What comes to your mind when you think of Mongolia? The endless steppe, the nomadic lifestyle, the round dwelling called ‘ger’ and the history of Chingghis Khaan? These are USPs (Unique Selling Point), mainly geared towards tourism and marketing but they are not necessarily so useful for people who want to know about the real Mongolia. The real Mongolia is not one thing. It is many things. The real Mongolia starts from Ulaanbaatar, the capital of the country, a home to over a million residents and a fascinating cosmopolitan metropolis located at the heart of Central Asia. Ulaanbaatar is enormous in size as well. Most visitors tend to stay couple of days in Ulaanbaatar and head for the countryside as it is in the end what was promised on the brochure. Except a few adventurous back-packers, not many visitors venture outside the city centre, probably concerned about unexpected things to happen or just not interested. This unintentional exclusion continues on and it is having a detrimental effect on the understanding of the country to the wider world. I think, I better continue this thread in my future posts.

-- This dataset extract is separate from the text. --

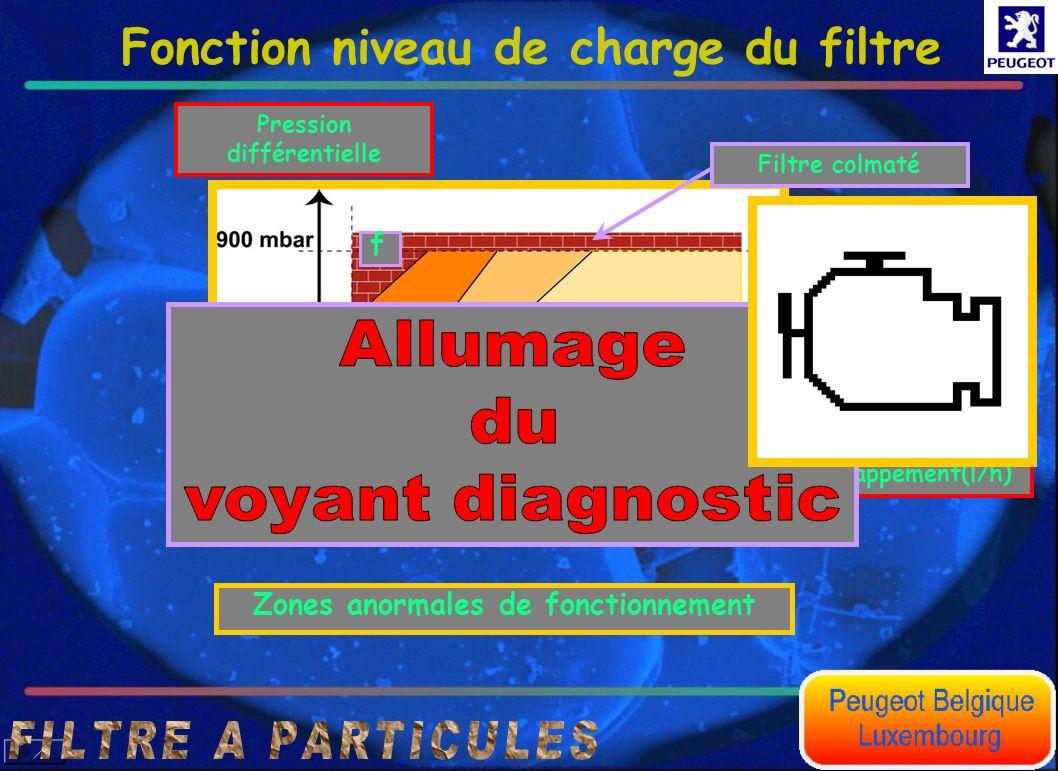 Fonction niveau de charge du filtre Débit volumique des gaz déchappement(l/h) Pression différentielle Zones anormales de fonctionnement a f Filtre per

Back to my winter break. It was a real joy to be in Mongolia. Of course, it was very cold and the capital air pollution was at times unbearable. Who enjoys inhaling the polluted air produced from domestic coal use, electricity factories and cars? But then, how these thousands of families who don’t live in apartments supposed to cope with the cold winter starts in late October and continues on well into March? They need to use coal to keep warm and the alternative fuel recommended by the Government is hard to find and expensive for low-income families. On a daily basis, they need to balance between keeping it warm and having something to eat. Despite all these constant difficulties, I saw people living their lives, going to work, studying and keeping their ambitions alive. It was an eye-opener. Suddenly, my so-called minor problems are nothing compared to what these people need to go through every day. I call them ‘The Brave Ones’!
‘The Brave Ones’ don’t wait for a help from others; instead, they help themselves. ‘The Brave Ones’ have one thing in common; they are defiant in the face of difficulties. I think that the world is a better place because of these people who decided not to give up and continue to believe in themselves.
For anyone, who is interested in finding out the real Mongolia, you need to go there. Especially, you need to go there during autumn, winter and spring. You need to travel beyond the modern city centre of Ulaanbaatar and see how ‘The Brave Ones’ live and breathe. And there are other large cities besides the capital: Darkhan, Erdenet and many more urban centres.